Nehemiah never lost sight of his role. An important leader—but not the all-important leader.

APPLICATION

Attacks on leaders don't end in the Old Testament. Even the apostle Paul:

Alexander the coppersmith did me great harm; the Lord will repay him according to his deeds. 15 Beware of him yourself, for he strongly opposed our message. (2 Tim 4:14–15)

Proper care of leaders—not immunity against charges but not casual either:

Do not admit a charge against an elder except on the evidence of two or three witnesses. (1 Tim 5:19)

Conclusion

The result of the praying and watching—even amidst the opposition?

The work is finished in 52 days! (6:15). 6th month Elul is Sept-Oct 445 BC. God’s people exalted but especially our God—Neh 6:16.

But we need more than a great example to live this way. Nehemiah is inspiring and teaches many things. But we need more than that. We need the greater Nehemiah to help us actually live that way.

14 Since therefore the children share in flesh and blood, he himself likewise partook of the same things, that through death he might destroy the one who has the power of death, that is, the devil, 15 and deliver all those who through fear of death were subject to lifelong slavery. 16 For surely it is not angels that he helps, but he helps the offspring of Abraham. 17 Therefore he had to be made like his brothers in every respect, so that he might become a merciful and faithful high priest in the service of God, to make propitiation for the sins of the people. 18 For because he himself has suffered when tempted, he is able to help those who are being tempted. (Heb 2:14–18)

That’s because we have a GREATER ENEMY. Not just an enemy out there. But an enemy that’s IN HERE (in our hearts).

Application: Heads of households and members of households. Like the ancient city of Jerusalem, surrounded by enemies.

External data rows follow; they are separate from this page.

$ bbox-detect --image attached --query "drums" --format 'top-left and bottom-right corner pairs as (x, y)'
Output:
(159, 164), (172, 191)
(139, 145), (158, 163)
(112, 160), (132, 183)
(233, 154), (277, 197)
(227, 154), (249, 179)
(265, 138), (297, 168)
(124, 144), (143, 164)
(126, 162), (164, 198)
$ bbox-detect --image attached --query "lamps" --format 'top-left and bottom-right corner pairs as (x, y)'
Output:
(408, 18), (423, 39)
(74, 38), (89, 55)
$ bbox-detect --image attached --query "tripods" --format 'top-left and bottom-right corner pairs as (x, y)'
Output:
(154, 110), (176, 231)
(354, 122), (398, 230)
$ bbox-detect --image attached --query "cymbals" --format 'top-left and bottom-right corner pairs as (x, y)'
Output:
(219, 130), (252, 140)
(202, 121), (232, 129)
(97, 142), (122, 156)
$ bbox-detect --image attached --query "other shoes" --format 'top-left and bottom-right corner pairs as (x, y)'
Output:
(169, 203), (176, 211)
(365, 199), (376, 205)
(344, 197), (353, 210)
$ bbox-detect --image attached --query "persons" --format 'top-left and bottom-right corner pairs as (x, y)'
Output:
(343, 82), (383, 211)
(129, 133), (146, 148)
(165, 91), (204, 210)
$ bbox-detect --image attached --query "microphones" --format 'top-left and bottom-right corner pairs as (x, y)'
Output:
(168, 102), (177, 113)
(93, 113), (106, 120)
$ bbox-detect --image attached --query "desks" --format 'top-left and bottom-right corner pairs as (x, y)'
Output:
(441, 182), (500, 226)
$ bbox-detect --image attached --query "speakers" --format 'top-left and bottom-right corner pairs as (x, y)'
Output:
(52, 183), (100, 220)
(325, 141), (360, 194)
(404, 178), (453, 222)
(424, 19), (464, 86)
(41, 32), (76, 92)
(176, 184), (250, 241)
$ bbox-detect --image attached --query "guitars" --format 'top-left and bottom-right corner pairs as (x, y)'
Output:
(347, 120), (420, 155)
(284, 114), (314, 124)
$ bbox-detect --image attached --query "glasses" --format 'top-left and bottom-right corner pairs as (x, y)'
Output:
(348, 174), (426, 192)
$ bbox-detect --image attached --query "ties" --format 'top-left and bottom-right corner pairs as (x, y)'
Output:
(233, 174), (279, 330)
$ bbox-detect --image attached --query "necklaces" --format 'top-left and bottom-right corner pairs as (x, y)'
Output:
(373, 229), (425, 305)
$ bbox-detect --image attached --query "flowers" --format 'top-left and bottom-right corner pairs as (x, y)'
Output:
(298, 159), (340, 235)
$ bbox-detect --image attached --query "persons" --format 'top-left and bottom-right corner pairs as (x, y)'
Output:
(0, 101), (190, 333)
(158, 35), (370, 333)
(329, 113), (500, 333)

We want to imitate their response:

“We prayed to our God and set a guard as a protection against them day and night” (4:9).

But in these days of opposition, good to remember that the greatest enemy of your household, the enemy who can do the most damage and cause the most heartache and destruction to your family, is you.

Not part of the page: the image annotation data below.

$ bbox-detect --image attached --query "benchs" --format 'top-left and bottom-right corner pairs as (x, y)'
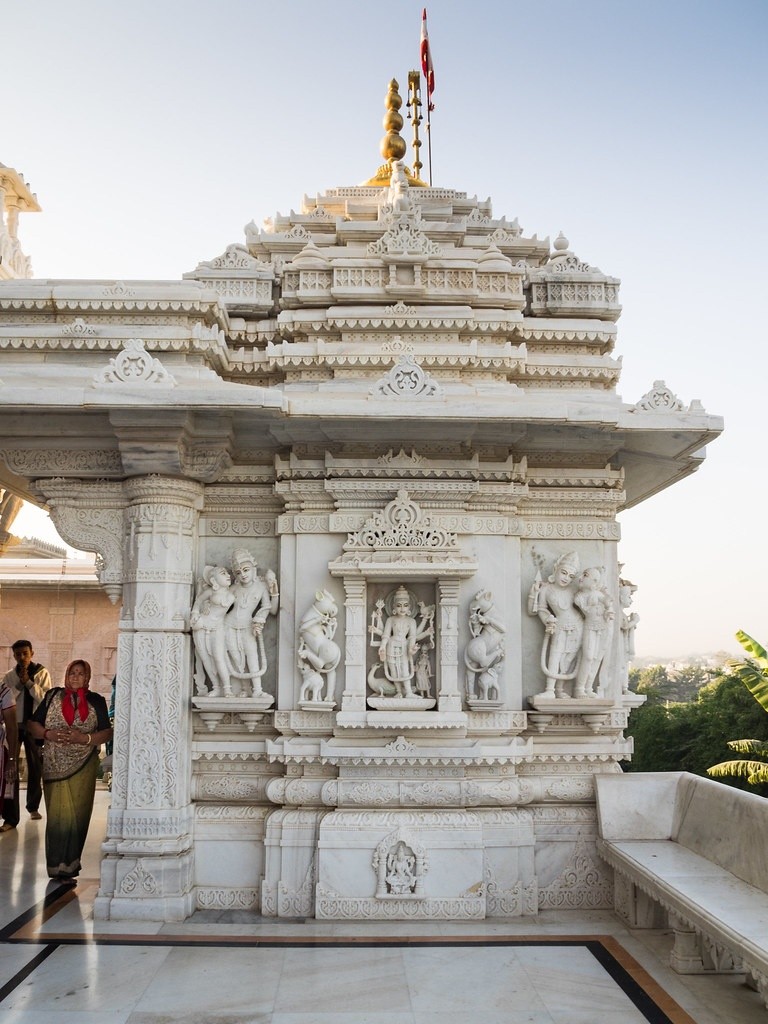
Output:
(592, 771), (768, 1008)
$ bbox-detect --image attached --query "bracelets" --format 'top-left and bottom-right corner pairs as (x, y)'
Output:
(86, 734), (91, 744)
(43, 729), (51, 740)
(10, 757), (17, 761)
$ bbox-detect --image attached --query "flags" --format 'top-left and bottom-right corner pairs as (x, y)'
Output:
(421, 6), (441, 102)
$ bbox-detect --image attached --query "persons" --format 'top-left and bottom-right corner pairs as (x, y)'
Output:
(3, 640), (53, 834)
(103, 673), (115, 788)
(0, 683), (19, 802)
(195, 548), (644, 715)
(26, 660), (113, 886)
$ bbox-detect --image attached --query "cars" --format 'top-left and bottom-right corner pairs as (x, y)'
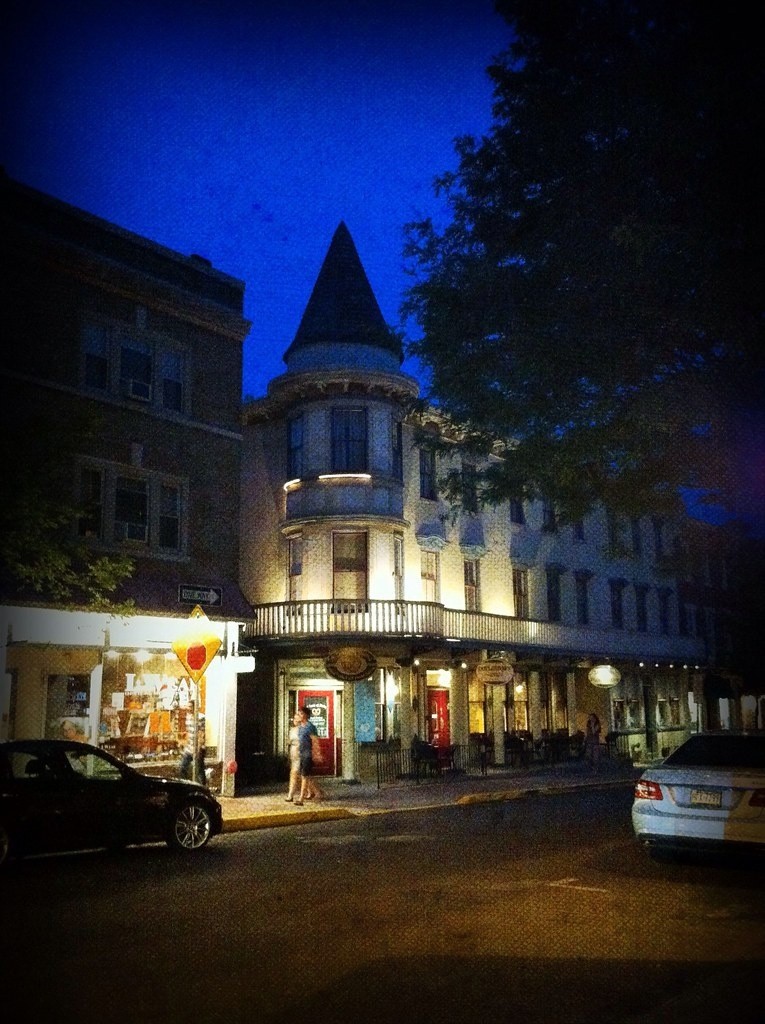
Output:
(0, 738), (225, 858)
(630, 728), (765, 864)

When a mother or father loses their way, gives in to sins and reckless living, gives in to anger or sexual sin or selfishness—that can bring destruction to a household like nothing else.

It’s good to take stock of the enemies OUT THERE. But even more important to make sure you aren’t becoming the ENEMY WITHIN THE GATES.

Prayer

Prayer

[1] Fraud, charlatan, deceive. Pronounced “moun-ti-bank.”

[2] Origen cites these words of Celsus in his, Against Celsus 3:49–55 (The Ante-Nicene Fathers, 4:484–86).